--- Start Source data ---

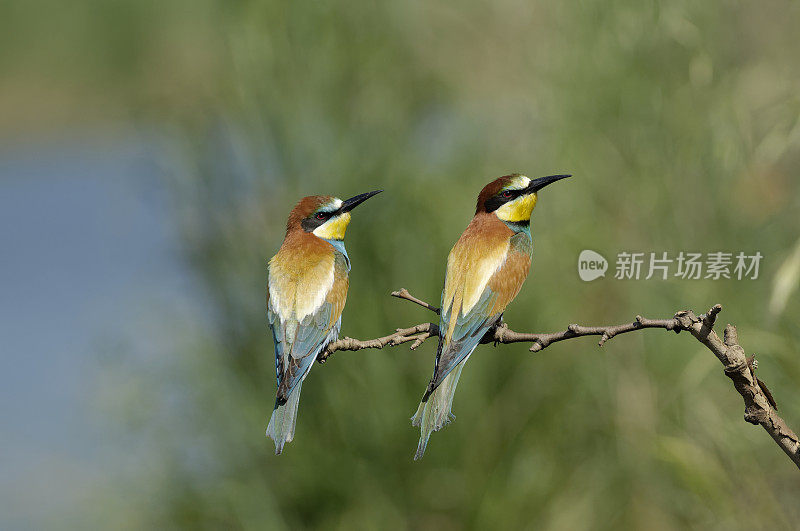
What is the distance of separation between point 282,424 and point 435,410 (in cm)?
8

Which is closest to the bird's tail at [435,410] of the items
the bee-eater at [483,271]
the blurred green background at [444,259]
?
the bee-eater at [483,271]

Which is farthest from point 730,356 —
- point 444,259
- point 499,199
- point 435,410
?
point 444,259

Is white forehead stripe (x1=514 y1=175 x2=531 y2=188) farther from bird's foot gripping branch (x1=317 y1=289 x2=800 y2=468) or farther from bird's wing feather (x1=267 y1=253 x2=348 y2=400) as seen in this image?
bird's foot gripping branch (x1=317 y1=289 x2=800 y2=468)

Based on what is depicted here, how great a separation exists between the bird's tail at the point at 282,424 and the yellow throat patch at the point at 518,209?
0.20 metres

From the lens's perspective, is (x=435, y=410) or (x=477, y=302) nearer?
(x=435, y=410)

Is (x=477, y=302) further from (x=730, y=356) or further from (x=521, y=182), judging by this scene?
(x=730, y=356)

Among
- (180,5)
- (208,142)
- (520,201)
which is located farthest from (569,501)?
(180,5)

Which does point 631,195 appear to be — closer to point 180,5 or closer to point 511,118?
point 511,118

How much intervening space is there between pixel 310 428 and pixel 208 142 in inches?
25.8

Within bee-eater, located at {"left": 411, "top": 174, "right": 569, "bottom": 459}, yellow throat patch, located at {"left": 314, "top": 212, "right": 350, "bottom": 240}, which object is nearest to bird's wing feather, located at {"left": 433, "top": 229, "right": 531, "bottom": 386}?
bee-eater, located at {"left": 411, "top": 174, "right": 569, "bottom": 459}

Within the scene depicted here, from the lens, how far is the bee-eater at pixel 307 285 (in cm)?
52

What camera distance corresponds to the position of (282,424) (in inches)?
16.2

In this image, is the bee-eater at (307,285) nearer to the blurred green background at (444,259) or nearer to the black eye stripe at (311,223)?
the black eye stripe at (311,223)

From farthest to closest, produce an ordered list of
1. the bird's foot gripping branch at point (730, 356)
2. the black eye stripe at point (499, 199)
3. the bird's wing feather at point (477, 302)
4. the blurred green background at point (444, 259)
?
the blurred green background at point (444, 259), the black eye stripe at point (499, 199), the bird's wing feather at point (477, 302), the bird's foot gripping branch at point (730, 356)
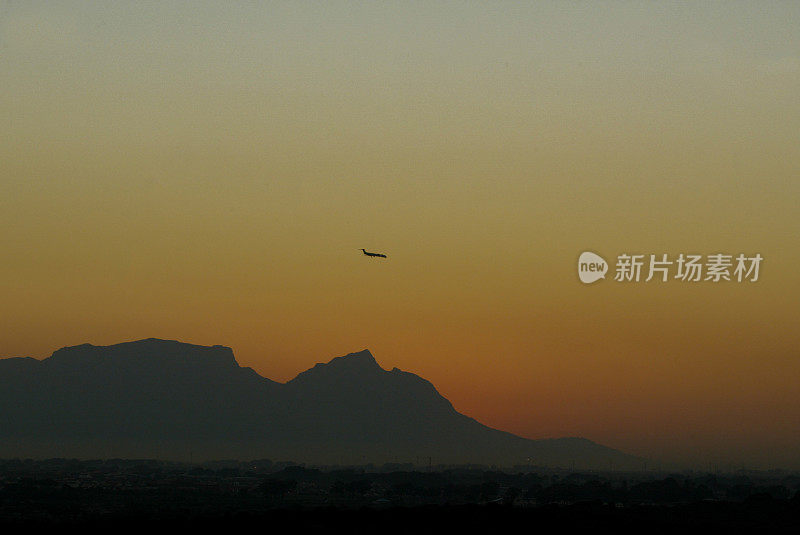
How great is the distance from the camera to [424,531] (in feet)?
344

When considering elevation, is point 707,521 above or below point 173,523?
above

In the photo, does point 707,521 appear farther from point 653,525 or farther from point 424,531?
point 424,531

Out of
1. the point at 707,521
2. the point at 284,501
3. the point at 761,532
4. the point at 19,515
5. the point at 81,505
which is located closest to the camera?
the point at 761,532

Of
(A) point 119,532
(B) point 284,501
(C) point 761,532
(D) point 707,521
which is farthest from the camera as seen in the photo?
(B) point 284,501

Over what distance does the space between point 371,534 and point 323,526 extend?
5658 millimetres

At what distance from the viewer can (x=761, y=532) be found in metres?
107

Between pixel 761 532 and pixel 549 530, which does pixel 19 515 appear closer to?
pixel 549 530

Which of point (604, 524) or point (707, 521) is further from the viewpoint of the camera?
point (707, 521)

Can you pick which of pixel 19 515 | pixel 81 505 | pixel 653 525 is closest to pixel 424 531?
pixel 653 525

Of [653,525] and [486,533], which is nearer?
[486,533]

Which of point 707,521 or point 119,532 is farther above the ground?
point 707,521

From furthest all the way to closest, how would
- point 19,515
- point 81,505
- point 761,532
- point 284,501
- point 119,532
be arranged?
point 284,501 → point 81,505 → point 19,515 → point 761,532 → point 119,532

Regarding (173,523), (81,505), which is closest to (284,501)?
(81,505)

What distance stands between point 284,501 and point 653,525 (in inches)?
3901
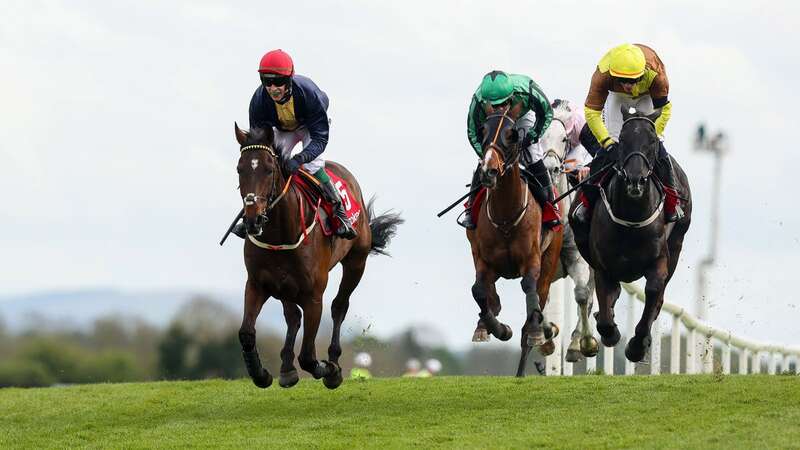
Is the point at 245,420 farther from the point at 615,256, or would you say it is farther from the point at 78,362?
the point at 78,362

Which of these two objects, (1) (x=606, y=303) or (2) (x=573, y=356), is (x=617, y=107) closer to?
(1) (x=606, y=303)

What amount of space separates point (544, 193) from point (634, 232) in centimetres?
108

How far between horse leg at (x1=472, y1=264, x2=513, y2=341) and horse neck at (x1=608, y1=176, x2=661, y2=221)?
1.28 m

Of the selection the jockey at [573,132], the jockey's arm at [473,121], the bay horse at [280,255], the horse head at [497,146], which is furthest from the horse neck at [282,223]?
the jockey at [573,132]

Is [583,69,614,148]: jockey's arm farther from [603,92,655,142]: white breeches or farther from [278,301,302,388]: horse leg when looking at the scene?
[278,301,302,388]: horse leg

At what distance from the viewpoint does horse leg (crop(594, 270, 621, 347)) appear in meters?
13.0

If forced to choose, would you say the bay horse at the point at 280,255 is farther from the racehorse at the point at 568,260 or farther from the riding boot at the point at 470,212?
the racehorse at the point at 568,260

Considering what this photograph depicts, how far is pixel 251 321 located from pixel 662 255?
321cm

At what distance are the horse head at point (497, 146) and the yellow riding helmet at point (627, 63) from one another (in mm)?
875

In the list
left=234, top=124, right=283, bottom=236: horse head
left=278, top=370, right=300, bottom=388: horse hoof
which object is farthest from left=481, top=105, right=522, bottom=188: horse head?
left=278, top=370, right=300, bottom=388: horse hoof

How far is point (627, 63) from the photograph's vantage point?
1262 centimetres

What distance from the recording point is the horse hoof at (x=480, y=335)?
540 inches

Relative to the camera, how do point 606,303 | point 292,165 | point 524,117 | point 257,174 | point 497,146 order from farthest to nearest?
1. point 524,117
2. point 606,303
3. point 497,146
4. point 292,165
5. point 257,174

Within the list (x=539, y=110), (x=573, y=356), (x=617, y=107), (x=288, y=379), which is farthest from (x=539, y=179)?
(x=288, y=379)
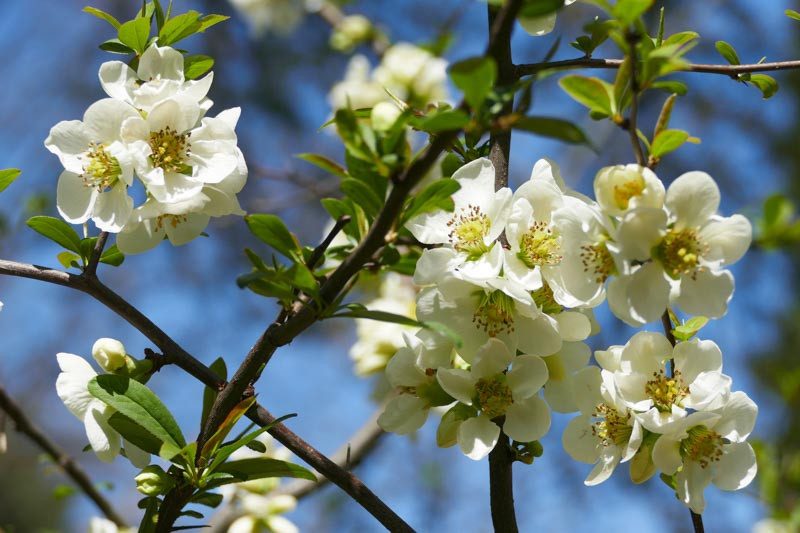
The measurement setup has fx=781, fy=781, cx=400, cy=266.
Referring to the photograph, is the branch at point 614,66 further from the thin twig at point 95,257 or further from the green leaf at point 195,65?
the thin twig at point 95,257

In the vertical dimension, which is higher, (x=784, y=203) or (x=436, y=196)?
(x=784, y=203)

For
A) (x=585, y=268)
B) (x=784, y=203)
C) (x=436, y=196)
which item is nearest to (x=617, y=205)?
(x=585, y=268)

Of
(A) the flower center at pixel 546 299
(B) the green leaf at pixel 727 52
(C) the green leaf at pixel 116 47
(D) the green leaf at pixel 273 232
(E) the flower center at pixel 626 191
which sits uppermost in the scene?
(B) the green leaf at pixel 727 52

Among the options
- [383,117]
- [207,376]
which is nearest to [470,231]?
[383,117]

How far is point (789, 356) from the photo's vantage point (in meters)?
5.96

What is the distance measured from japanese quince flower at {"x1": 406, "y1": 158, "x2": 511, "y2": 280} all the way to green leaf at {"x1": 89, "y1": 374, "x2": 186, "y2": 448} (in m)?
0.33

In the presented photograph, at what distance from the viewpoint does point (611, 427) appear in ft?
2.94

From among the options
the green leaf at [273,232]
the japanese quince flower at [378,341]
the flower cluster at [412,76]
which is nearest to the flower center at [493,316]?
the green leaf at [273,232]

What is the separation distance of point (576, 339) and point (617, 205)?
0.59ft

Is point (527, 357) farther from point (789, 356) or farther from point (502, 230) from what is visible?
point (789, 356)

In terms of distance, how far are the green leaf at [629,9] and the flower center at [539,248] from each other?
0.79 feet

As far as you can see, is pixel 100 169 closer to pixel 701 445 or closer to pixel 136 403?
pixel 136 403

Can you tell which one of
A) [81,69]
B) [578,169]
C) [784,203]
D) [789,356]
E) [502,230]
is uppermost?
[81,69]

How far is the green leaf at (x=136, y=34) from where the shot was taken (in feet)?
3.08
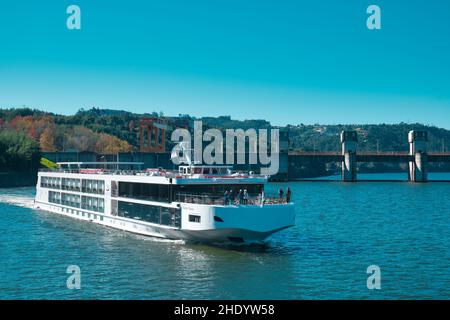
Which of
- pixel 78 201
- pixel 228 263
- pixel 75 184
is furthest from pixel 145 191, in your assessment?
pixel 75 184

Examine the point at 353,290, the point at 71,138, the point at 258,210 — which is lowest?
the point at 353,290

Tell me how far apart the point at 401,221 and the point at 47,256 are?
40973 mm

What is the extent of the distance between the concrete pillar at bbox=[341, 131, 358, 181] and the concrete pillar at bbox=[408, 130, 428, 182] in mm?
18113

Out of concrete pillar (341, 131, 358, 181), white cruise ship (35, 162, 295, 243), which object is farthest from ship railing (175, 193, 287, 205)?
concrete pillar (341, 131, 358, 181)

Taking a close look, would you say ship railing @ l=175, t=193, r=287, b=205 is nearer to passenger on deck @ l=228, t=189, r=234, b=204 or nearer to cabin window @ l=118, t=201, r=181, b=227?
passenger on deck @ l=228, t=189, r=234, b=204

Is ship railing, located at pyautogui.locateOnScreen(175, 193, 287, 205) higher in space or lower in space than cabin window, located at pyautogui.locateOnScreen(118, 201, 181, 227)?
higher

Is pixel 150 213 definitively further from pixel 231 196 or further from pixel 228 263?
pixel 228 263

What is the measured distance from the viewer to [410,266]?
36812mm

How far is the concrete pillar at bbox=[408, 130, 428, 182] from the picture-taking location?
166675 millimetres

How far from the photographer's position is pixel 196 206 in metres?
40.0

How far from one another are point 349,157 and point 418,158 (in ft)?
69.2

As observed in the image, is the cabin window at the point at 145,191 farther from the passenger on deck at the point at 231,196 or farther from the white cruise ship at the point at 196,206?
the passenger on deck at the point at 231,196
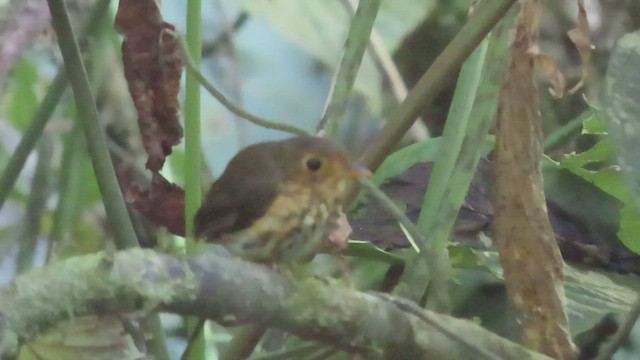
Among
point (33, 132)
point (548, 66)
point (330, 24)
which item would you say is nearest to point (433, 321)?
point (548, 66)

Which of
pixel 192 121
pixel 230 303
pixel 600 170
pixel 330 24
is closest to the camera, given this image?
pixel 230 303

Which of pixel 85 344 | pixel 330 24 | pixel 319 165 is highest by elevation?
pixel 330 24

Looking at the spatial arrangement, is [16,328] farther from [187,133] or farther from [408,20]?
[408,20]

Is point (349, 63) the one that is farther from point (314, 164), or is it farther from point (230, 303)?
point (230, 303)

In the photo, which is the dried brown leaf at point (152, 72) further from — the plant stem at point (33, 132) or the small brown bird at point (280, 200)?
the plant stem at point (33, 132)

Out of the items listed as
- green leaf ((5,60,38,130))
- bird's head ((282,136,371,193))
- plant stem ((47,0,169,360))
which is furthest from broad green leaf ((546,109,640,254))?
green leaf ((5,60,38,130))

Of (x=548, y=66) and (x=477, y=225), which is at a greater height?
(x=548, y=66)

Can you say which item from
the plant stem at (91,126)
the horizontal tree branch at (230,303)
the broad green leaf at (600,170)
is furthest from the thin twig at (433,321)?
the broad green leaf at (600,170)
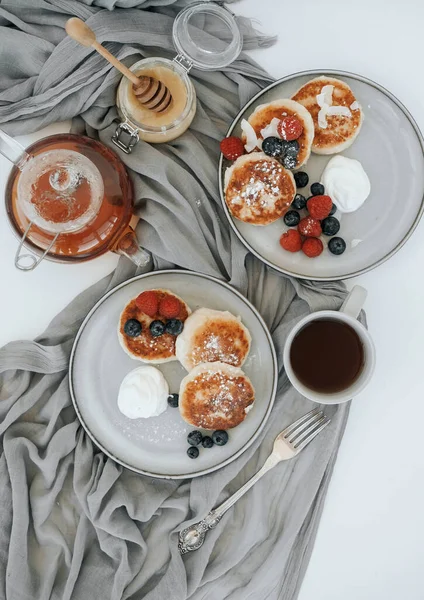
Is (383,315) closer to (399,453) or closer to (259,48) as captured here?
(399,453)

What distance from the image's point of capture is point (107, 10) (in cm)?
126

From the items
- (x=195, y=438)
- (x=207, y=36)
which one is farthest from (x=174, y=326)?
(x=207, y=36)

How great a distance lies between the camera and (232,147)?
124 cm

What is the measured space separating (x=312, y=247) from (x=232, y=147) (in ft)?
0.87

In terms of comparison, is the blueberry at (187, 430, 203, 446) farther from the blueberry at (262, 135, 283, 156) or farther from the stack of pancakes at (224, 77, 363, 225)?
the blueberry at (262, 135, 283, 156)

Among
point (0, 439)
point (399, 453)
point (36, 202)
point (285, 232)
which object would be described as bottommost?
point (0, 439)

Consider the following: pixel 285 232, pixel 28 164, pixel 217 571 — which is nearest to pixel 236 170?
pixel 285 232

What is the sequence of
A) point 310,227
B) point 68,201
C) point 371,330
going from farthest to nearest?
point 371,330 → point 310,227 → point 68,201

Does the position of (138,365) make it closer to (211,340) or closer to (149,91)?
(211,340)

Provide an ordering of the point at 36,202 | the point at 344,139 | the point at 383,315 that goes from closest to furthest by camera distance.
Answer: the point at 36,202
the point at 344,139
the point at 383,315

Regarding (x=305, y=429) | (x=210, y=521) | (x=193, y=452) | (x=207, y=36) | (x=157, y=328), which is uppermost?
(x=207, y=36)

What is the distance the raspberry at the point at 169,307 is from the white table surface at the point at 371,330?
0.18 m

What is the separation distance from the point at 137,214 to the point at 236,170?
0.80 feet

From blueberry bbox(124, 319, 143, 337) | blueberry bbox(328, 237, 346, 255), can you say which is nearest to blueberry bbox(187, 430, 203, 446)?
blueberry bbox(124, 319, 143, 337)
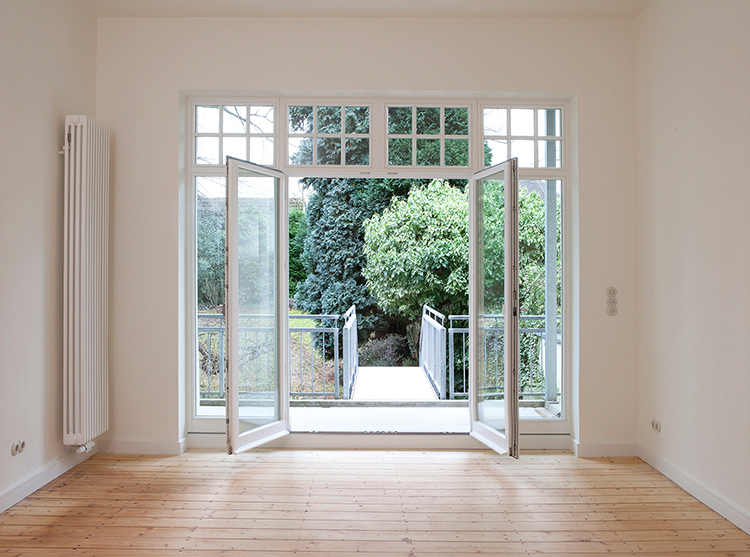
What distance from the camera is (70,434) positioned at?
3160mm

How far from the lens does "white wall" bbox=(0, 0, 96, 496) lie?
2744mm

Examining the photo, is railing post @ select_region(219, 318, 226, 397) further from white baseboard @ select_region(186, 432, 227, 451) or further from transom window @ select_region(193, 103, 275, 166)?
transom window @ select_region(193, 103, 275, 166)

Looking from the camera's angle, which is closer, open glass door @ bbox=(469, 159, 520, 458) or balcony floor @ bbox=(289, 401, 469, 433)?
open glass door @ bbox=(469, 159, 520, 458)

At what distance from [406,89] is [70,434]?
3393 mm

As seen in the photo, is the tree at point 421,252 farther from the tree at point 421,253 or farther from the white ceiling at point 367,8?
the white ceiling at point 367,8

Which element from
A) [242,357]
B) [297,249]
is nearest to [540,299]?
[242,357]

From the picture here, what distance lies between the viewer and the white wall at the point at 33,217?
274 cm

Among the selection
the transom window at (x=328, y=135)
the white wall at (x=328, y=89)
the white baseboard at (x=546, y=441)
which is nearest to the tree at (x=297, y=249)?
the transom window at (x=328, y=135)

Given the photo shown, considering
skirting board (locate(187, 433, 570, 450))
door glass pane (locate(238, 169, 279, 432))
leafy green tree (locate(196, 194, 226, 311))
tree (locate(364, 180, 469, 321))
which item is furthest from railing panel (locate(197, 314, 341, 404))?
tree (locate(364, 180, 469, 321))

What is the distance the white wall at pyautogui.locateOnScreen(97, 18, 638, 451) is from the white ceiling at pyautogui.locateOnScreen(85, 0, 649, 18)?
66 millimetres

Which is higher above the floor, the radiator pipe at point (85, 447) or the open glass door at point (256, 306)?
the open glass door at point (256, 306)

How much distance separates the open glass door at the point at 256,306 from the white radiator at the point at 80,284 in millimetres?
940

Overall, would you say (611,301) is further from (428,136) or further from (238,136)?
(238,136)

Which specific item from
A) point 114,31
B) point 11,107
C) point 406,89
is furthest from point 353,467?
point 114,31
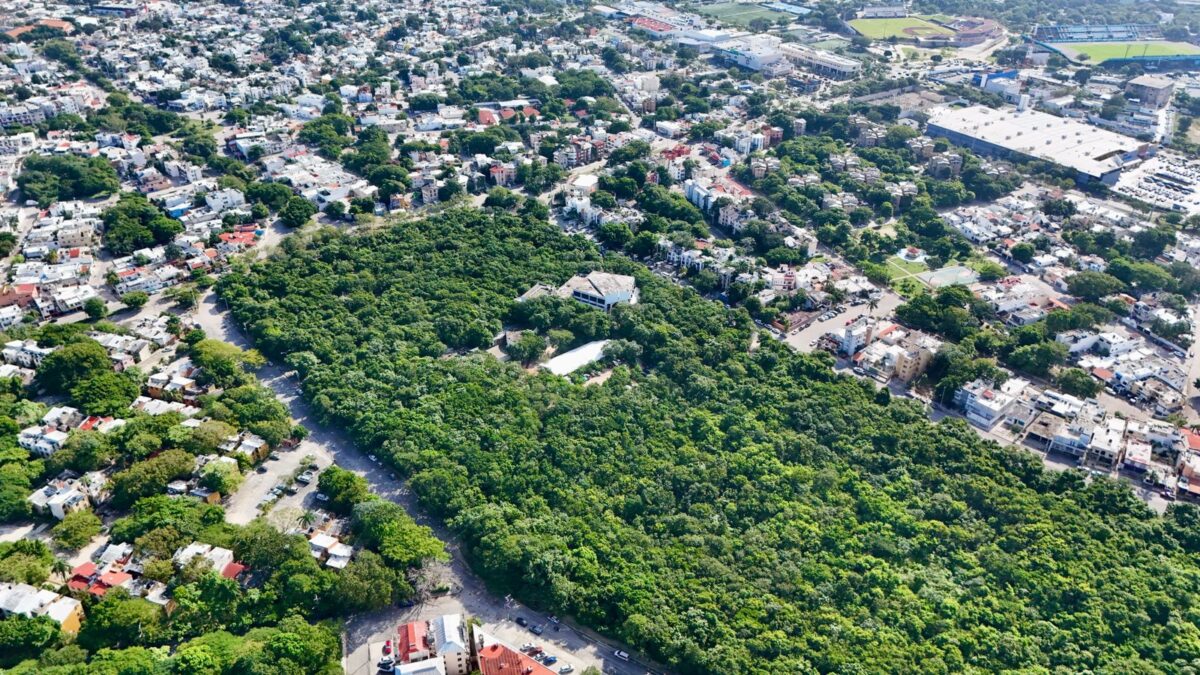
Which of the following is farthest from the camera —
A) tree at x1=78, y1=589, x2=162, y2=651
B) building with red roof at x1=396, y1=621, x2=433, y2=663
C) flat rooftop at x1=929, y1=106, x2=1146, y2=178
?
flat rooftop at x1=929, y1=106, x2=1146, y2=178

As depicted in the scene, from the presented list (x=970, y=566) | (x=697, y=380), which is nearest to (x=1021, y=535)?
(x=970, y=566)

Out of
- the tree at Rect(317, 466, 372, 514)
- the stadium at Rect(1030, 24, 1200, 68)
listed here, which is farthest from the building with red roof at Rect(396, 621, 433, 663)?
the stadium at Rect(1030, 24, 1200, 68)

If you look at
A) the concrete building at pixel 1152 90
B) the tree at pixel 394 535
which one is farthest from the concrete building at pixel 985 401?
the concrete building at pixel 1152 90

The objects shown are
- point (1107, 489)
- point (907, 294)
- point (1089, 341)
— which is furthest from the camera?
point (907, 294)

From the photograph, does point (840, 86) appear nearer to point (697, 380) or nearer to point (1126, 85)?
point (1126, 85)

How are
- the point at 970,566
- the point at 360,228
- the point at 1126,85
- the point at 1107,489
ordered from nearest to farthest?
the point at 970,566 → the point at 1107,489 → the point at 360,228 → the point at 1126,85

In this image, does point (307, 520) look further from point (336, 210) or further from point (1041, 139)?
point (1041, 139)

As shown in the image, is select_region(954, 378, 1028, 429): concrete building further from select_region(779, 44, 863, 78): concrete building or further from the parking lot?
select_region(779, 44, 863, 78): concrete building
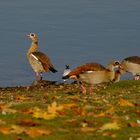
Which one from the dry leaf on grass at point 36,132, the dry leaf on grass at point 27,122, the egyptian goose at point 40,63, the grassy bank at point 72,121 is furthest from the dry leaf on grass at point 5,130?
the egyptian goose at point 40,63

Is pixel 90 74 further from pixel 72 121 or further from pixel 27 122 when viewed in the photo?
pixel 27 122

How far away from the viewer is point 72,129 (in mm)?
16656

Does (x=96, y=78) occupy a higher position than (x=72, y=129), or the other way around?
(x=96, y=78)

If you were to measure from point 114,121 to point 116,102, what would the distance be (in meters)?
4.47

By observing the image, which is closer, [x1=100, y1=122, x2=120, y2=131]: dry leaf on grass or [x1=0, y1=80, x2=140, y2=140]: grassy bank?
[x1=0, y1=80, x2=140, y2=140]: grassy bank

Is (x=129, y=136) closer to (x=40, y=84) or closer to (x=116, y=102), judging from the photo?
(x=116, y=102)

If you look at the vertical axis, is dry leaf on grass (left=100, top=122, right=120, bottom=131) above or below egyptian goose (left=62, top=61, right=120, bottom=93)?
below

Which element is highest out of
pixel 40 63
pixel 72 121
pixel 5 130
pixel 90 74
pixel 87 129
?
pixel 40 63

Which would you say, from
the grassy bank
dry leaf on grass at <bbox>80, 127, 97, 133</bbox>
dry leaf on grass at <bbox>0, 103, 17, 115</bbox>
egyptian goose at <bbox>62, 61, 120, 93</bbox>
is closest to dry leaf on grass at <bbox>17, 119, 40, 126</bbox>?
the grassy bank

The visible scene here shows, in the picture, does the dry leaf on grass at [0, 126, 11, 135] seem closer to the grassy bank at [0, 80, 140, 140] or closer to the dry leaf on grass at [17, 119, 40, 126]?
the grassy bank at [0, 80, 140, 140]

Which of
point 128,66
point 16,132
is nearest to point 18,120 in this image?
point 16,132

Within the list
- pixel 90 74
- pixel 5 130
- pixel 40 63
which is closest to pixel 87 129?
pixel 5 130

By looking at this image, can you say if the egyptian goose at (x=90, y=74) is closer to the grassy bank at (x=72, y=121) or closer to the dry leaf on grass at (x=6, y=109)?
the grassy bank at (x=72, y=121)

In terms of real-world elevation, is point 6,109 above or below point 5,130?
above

--- End Source data ---

■ Task objective:
Rewrite the lines from the line with "What distance stands" to the line with "1262 centimetres", changing "riding boot" to "leather boot" and keeping everything else the same. Leave the pictures out.

■ Result:
What distance stands between point 284,501 and point 653,525 (in inches)?
3901
Is the point at 245,420 farther from the point at 615,256, or would you say it is farther from the point at 78,362?
the point at 78,362

Which of these two objects, (1) (x=606, y=303) or (2) (x=573, y=356), is (x=617, y=107) closer to?
(1) (x=606, y=303)

What amount of space separates point (544, 193) from point (634, 232) in centimetres?
108

How far between horse leg at (x1=472, y1=264, x2=513, y2=341) and horse neck at (x1=608, y1=176, x2=661, y2=221)?
1.28 m

Of the selection the jockey at [573,132], the jockey's arm at [473,121], the bay horse at [280,255], the horse head at [497,146], which is furthest from the horse neck at [282,223]?
the jockey at [573,132]

Is [583,69,614,148]: jockey's arm farther from [603,92,655,142]: white breeches or farther from [278,301,302,388]: horse leg when looking at the scene?
[278,301,302,388]: horse leg

At what distance from the viewpoint does horse leg (crop(594, 270, 621, 347)) appear in meters?
13.0

If forced to choose, would you say the bay horse at the point at 280,255 is farther from the racehorse at the point at 568,260 or farther from the leather boot at the point at 470,212?
the racehorse at the point at 568,260

Considering what this photograph depicts, how far is pixel 251 321 located from pixel 662 255?
321cm

At what distance are the horse head at point (497, 146) and the yellow riding helmet at point (627, 63) from one another (in mm)?
875

In the list
left=234, top=124, right=283, bottom=236: horse head
left=278, top=370, right=300, bottom=388: horse hoof
which object is farthest from left=481, top=105, right=522, bottom=188: horse head?
left=278, top=370, right=300, bottom=388: horse hoof

How far is point (627, 63) from the photograph's vantage point?
1262 centimetres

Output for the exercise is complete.